* _Your objective_
In the records below, locate the line containing "How far from one another are the", then output that line and all later lines exactly, through the last one.

____ Supplied material

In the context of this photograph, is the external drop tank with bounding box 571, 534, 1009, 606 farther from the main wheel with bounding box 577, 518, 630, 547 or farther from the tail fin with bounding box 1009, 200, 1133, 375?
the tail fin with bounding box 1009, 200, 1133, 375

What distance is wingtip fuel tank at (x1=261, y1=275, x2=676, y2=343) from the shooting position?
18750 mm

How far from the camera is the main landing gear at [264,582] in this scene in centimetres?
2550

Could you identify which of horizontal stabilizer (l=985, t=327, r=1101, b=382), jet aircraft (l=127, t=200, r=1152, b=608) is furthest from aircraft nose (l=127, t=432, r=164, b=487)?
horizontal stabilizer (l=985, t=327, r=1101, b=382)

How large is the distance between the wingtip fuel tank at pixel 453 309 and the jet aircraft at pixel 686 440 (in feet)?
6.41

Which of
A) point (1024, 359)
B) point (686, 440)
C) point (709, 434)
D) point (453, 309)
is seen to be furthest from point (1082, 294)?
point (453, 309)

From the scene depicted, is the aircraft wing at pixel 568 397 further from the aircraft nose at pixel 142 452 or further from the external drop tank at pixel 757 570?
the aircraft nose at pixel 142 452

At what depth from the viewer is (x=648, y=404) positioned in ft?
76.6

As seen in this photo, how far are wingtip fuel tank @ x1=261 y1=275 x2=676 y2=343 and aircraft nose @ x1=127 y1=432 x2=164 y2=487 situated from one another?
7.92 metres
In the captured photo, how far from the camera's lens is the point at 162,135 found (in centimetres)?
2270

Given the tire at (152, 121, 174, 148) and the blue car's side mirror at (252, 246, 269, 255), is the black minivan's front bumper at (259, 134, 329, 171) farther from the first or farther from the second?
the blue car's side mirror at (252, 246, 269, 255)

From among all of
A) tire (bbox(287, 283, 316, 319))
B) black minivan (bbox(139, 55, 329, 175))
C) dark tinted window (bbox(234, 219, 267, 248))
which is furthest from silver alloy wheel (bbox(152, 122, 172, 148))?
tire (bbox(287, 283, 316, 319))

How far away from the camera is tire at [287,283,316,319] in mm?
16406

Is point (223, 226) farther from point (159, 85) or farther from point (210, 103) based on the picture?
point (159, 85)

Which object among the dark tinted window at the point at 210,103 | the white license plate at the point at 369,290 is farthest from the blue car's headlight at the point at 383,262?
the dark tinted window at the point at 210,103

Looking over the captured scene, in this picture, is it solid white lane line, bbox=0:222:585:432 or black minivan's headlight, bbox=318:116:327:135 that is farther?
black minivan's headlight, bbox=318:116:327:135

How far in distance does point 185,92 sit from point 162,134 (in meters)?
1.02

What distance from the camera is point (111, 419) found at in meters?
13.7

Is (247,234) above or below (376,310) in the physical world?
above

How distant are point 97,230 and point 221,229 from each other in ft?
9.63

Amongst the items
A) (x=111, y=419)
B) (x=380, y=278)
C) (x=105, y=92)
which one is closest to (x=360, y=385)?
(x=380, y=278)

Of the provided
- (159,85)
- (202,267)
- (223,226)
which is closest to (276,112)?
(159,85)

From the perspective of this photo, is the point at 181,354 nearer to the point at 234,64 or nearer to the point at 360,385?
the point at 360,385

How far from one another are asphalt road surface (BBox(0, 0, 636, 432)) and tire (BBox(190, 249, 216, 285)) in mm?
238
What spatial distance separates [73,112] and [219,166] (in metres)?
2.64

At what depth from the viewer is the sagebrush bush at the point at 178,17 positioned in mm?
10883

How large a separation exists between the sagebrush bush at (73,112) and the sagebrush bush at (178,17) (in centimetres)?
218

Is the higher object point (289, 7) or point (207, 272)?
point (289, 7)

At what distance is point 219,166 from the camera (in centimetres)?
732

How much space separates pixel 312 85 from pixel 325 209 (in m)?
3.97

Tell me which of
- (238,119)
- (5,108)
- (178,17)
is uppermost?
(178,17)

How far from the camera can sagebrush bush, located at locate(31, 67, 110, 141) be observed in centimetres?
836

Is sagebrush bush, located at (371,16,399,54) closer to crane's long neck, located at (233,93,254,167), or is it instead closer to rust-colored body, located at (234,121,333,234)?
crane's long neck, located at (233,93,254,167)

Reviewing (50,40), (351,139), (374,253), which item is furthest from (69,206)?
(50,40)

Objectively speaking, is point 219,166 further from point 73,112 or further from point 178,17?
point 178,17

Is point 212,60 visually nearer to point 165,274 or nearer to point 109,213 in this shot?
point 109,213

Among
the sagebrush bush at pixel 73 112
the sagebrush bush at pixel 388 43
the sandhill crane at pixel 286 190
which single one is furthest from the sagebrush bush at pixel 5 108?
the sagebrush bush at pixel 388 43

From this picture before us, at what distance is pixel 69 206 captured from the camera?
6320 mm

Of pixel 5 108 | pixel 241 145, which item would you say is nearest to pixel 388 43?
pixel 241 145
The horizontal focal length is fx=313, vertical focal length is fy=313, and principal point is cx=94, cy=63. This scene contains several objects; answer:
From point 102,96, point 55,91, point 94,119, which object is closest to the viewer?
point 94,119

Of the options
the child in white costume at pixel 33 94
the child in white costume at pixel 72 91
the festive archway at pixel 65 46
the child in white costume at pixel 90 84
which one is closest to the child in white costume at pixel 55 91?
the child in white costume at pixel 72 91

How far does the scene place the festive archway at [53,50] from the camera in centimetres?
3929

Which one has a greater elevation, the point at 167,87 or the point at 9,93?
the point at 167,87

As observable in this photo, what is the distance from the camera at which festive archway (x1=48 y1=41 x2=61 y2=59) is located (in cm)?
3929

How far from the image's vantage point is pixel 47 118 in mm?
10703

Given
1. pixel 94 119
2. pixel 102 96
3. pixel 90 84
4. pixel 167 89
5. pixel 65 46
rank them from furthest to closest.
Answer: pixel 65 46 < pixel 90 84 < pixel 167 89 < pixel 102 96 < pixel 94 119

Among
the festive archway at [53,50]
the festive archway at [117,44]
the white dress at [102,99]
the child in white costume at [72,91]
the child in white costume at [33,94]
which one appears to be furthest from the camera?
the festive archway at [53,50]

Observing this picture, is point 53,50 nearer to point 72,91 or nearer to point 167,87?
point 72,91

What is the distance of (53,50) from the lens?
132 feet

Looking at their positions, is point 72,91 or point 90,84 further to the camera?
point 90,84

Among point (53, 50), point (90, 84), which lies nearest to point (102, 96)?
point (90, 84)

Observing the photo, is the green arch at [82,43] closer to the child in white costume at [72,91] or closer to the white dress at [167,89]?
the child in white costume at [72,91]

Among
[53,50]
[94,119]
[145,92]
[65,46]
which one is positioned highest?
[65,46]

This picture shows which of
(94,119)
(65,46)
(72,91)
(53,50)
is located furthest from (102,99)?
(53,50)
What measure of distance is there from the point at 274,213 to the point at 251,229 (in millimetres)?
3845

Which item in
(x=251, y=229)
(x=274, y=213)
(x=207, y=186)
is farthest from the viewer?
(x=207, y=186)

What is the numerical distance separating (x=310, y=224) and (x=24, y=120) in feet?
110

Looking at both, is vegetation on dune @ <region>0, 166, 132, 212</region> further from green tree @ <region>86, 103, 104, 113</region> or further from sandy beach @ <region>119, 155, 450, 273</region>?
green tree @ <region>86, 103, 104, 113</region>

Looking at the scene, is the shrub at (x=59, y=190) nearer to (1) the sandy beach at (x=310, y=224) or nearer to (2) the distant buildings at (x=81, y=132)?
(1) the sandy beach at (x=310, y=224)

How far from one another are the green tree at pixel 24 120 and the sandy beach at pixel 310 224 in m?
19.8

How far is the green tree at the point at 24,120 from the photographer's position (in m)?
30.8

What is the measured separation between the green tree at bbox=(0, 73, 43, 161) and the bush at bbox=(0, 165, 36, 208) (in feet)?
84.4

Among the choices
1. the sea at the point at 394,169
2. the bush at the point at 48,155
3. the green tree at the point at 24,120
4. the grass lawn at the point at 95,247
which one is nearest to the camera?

________

* _Full response_
How far from one another are the green tree at pixel 24 120 and the sandy beach at pixel 310 224 in m?
19.8

How far is the green tree at the point at 24,120 from the photographer's position (in m)?
30.8

What is the measured separation between the green tree at bbox=(0, 73, 43, 161) and the bush at bbox=(0, 165, 36, 208) (in feet)?
84.4

Among the choices
1. the sea at the point at 394,169
2. the bush at the point at 48,155
3. the green tree at the point at 24,120
4. the grass lawn at the point at 95,247
which one is nearest to the camera?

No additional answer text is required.